Text to read
++++++++++

So Cosby testified in three separate depositions, incriminating himself on multiple occasions and confessing that he had given women quaaludes, a now-illegal, powerful sedative, before having sex with them. And then he was prosecuted in a criminal trial, despite Castor’s promise — a clear violation of Cosby’s due process and fundamental fairness rights.

The court did what it was supposed to do. Cosby was granted his freedom, despite facing allegations from 60 women, not because of a “technicality” but rather because the judicial system worked the way it’s designed to work. And that is the problem.

Castor’s conclusion that he had to rely on the words of an alleged rapist, rather than that of Constand, is another example of how little victims are believed and how difficult the justice system has made it to try and convict rape cases. He believed that, unless Cosby confessed, “there was insufficient credible and admissible evidence upon which any charge against Mr Cosby related to the Constand incident could be proven beyond a reasonable doubt,” a common conclusion made by district attorneys across the country. Out of 1,000 rapes, only 310 are reported and only 50 reports lead to arrests.

“Prosecutors all the time make decisions like, ‘I’m not going to proceed with this case, I’m not going to proceed with that case, I could never prove it beyond a reasonable doubt,’” Richard Klein, a criminal law professor at Touro Law School who spent a decade serving as a criminal trial attorney with the Legal Aid Society, told me. “So that was the assessment of that prosecutor regarding this defendant.”

++++++++++

Listing
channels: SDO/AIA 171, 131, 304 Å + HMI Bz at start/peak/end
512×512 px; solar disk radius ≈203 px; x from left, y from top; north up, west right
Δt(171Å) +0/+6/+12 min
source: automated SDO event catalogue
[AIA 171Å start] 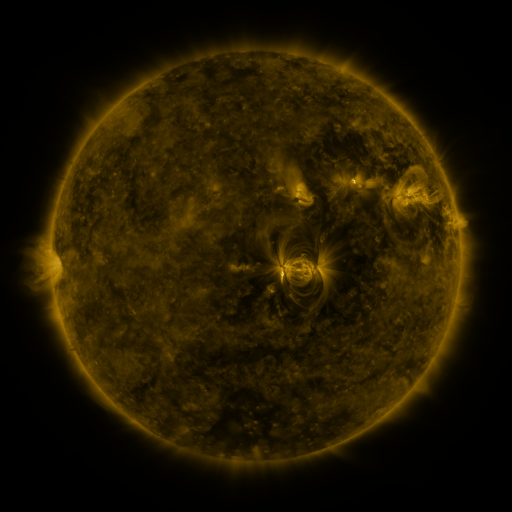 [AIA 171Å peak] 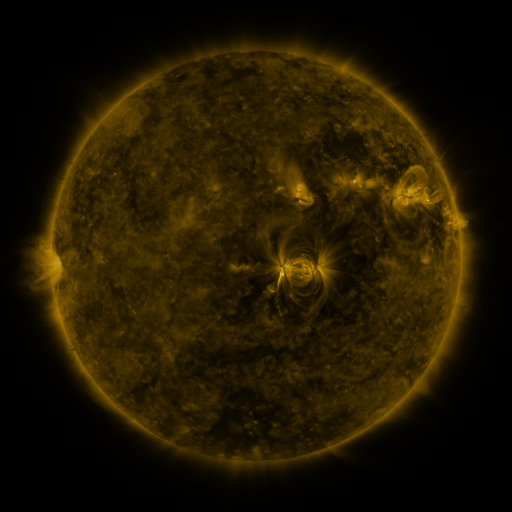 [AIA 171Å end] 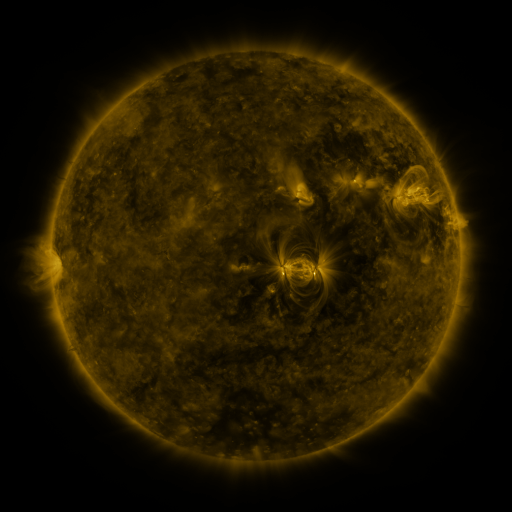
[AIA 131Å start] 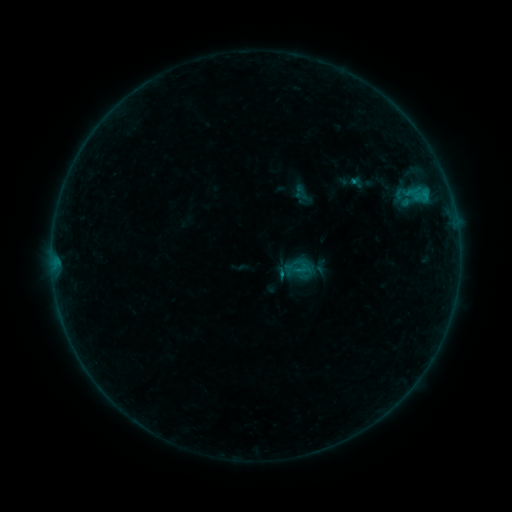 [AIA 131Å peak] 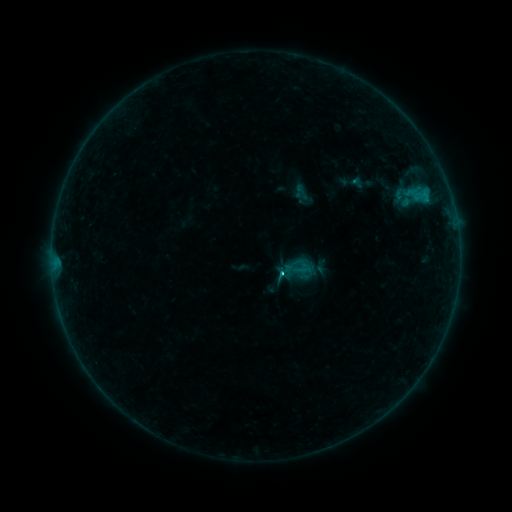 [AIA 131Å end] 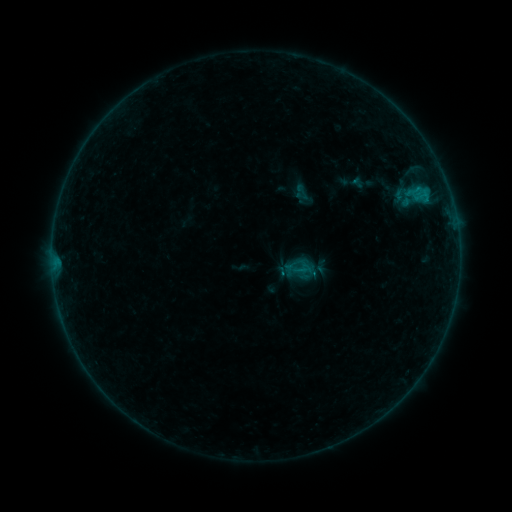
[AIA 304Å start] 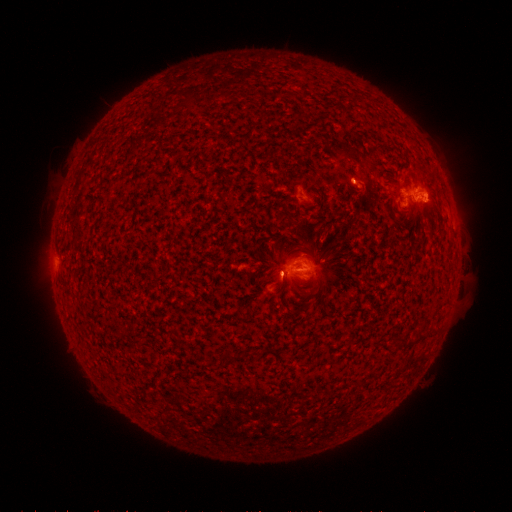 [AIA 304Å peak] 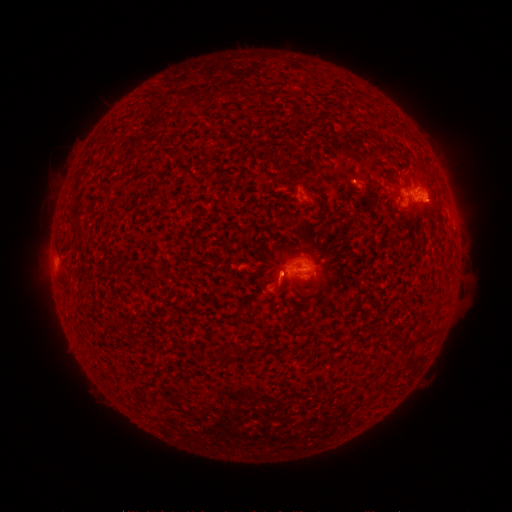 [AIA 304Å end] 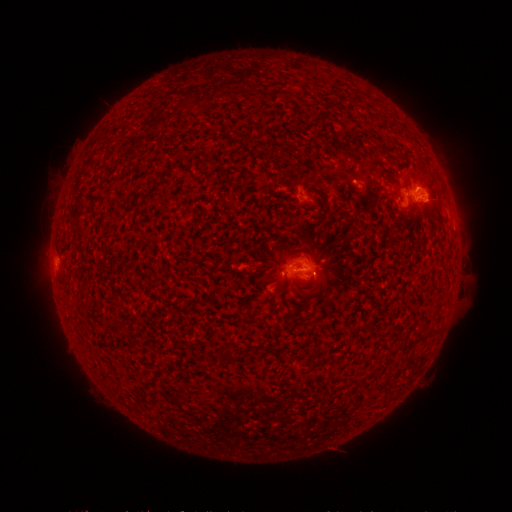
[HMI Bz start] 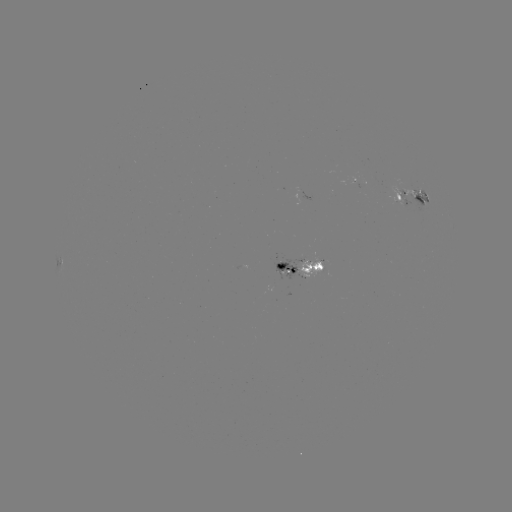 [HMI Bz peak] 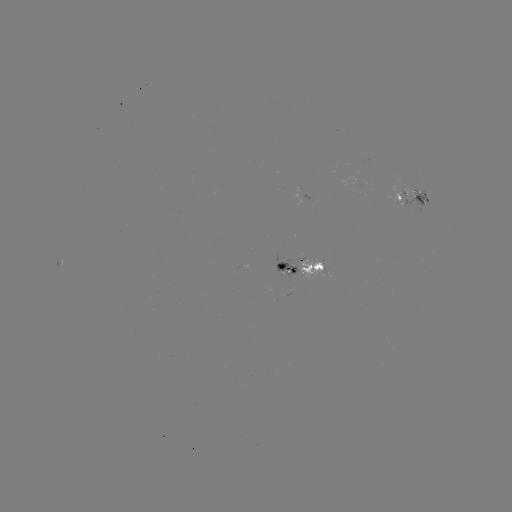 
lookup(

++++++++++

Exercise task
Reproduce the passage on the Cosby ruling word for word, from "So Cosby testified" to "fundamental fairness rights.". Work only from the passage on the Cosby ruling.

Correct output
So Cosby testified in three separate depositions, incriminating himself on multiple occasions and confessing that he had given women quaaludes, a now-illegal, powerful sedative, before having sex with them. And then he was prosecuted in a criminal trial, despite Castor’s promise — a clear violation of Cosby’s due process and fundamental fairness rights.